By default, Observability Platform monitors are constantly active. Limit a monitor's
activity to specific time ranges within a weekly schedule.

A schedule defines weekly time ranges when Observability Platform runs the monitor's
queries and evaluates its conditions. The monitor is inactive outside those ranges.

Define a schedule when you [create](/investigate/alerts/monitors#create-monitors)
or [edit](/investigate/alerts/monitors#edit-a-monitor) a monitor.

<Warning>
  Avoid ending a schedule's time range at 23:59. Using this value can inadvertently
  stop a monitor from executing during the last minute of the day. To run the monitor
  through the end of the day, use `24:00`. To span days, end the first day at `24:00`
  and begin the next day at `00:00`.
</Warning>

A monitor that's actively sending alerts resolves after entering an inactive
period in a defined schedule.
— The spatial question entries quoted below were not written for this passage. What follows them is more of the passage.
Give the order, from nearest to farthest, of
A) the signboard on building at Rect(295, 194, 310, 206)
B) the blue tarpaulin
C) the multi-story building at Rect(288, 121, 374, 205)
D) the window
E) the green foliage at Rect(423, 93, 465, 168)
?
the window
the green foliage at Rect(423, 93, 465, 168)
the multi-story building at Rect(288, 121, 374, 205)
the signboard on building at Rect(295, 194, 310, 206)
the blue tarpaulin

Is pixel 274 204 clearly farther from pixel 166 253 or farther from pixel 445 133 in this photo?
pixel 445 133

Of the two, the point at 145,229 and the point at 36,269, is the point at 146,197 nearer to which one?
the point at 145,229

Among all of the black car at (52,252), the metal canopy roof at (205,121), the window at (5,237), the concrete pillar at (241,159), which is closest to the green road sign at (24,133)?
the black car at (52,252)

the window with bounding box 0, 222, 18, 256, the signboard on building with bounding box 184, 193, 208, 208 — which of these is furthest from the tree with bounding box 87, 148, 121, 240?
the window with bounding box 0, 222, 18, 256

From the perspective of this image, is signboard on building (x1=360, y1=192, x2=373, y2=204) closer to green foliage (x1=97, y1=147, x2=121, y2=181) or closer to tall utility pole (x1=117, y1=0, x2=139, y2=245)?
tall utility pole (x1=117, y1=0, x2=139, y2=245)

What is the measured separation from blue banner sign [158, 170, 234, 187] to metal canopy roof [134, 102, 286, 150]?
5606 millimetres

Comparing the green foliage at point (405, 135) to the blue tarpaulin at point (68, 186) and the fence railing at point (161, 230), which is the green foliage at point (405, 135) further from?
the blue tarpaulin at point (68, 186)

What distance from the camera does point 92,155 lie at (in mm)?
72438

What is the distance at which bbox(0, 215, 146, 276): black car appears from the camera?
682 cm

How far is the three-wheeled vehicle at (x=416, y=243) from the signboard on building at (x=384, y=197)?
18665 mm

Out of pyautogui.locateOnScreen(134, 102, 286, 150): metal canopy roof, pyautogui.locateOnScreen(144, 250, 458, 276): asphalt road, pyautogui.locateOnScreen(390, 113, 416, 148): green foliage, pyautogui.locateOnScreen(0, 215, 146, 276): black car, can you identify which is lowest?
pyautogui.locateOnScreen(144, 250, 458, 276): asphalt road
When a monitor re-enters an active state, the
monitor must meet defined conditions to trigger a new alert.

## Annotations

Annotations are notes you can
[add to a monitor](/investigate/alerts/monitors#use-annotations-with-monitors), such as runbooks,
links to related dashboards, data links to related traces, and documentation links.
Annotations can assist on-call engineers in troubleshooting by providing links to
related resources, or to display a summary that encapsulates the meaning of the
overall query without having to scan the entire Series Legend.

Annotations text is validated against the same regular expression as
[Prometheus metric names and labels](https://prometheus.io/docs/concepts/data_model/#metric-names-and-labels).

For example, you can create a summary for a monitor that uses labels from the
monitor query. Consider the following monitor query that matches on labels for
`kube_pod_status`:

```text theme={null}
kube_pod_status{cluster="staging",namespace="test",pod=~"staging-[0-9a-z]+-[0-9a-z]+"}
```

You can create an annotation that uses variables to substitute values from this
monitor query. For example:

```text theme={null}
Cluster: {{$labels.cluster}} | Namespace: {{$labels.namespace}} | Pod: {{$labels.pod}} is stale after 10m | Value: {{$value}}
```

When you save your monitor, the annotation replaces variables with values from the
monitor query and renders as:

```text theme={null}
Cluster: staging | Namespace: test | Pod: staging-37s799fcsj-ekg12 is stale after 10m | Value: 1
```

For a list of available variables, see
[Use annotations with monitors](/investigate/alerts/monitors#use-annotations-with-monitors).

You can also create annotations for monitors that link to trace metrics, which lets
you provide direct links for your on-call engineers to help diagnose issues. For more
information, refer to
[linking to tracing data](/investigate/querying/create-links/).